How soon residents can expect progress in making the city’s downtown core safer, or at least appear safer, remains to be seen. But with the mayor’s office, police and the city’s top prosecutor all on the same page, the possibility for improvement sooner than later exists.
In an interview Tuesday afternoon, Mayor Breed suggested that victories for her preferred candidates would speak less to voters signing off on her goals and more about residents’ basic desire to live in a functional city.
“It's not about my mandate; it's about what people in San Francisco want,” Breed said. “They want to be safe. They want transportation to work. They want housing to be affordable. They want our schools to function and work for our kids. They want teachers to get paid.”
All three of Breed's appointees to the San Francisco Unified School District—following a recall election in February—appear poised to hold on to their jobs, which combined with a victory for appointed community college trustee Murrell Green at City College of San Francisco would make the mayor a perfect six-for-six—assuming, of course, Engardio holds on to his slim lead in D4.
As for getting a jet-fuel injection into her legislative agenda, Mayor Breed may still find that a tough sell. Even if Engardio gets elected, progressives still hold a relatively firm 6-5 majority. However, the mayor can still potentially pick off a couple of swing votes depending on the issue in front of the board.
Supervisor Aaron Peskin, a progressive who has made compromise agreements with Breed on issues from reforming trash-hauler Recology to police surveillance, suggested that any talk of a consolidation of power for the mayor—or really just a change in the status quo—is overblown.
“This Board of Supervisors rarely gets in the mayor's way, and this mayor rarely gets in the board’s way,” he said. “This is not a board that is hostile to the executive branch. I don’t think [Tuesday’s election results] make a rat’s difference.”
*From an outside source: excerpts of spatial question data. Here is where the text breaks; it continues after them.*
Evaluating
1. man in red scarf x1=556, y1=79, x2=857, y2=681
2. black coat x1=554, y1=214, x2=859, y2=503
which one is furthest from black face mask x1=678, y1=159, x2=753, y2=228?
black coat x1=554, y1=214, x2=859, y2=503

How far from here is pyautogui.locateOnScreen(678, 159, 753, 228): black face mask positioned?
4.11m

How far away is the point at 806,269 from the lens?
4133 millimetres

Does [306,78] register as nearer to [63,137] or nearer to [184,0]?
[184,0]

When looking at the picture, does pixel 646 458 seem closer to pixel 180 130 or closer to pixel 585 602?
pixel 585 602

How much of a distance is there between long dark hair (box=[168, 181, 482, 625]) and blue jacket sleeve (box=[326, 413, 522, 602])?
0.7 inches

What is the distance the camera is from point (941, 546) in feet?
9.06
Prop. D, which was backed by the mayor, was too close to call early Tuesday night, so housing issues, in particular, will not get any easier despite a new board makeup. Even if Engardio had been around to join the mayor’s board allies for the controversial vote on the Stevenson Street project, it still would have died by a 7-4 vote.
One of Breed’s top priorities going into next year—perhaps only second to public safety—will be coming up with an actual solution to the coming commercial real estate collapse.
Massive layoffs in the tech sector—Elon Musk annihilated Twitter’s workforce last week after taking over as CEO, and Salesforce announced its own wave of layoffs Tuesday—are only exacerbating fears over grim tax revenue due to the abandonment of in-office work by many companies.
“You could have 11 supervisors and the mayor all on the same page about reinvigorating the downtown core, but that’s not going to get [Salesforce CEO] Marc Benioff to change the behavior of his employees,” Peskin said.
A major concern is that the economic worst is still to come.
If more layoffs occur and a new wave of tech companies looks for greener pastures in, say, the deserts of Texas, San Francisco’s economy could truly crash through the floor. Any consolidation of power to be had between now and then would put the person in charge in the crosshairs of an even angrier electorate.